_Stated problem_: Copy each of the rows below word for word.
═════ Data in this exercise
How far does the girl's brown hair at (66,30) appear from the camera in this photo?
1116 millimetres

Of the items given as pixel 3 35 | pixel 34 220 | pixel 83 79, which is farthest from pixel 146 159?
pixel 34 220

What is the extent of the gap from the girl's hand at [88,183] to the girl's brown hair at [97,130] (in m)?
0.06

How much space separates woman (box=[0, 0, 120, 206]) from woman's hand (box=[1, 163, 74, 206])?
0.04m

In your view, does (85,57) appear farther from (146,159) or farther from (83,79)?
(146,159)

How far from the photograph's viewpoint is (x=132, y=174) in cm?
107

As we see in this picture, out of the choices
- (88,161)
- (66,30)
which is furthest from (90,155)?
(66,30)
══════════
_Full answer_:
How far does the girl's brown hair at (66,30) appear from the camera in this photo?
1116 millimetres

Of the items given as pixel 3 35 | pixel 34 220 | pixel 83 79, which is farthest from pixel 146 159?
pixel 34 220

What is the extent of the gap from the girl's hand at [88,183] to the girl's brown hair at [97,130] (in m)?
0.06

How much space separates woman (box=[0, 0, 120, 206]) from woman's hand (box=[1, 163, 74, 206])?
0.04m

In your view, does (85,57) appear farther from (146,159) or farther from (83,79)?
(146,159)

How far from the photograph's viewpoint is (x=132, y=174) in cm?
107

As we see in this picture, out of the choices
- (88,161)
- (66,30)
which is furthest from (90,155)?
(66,30)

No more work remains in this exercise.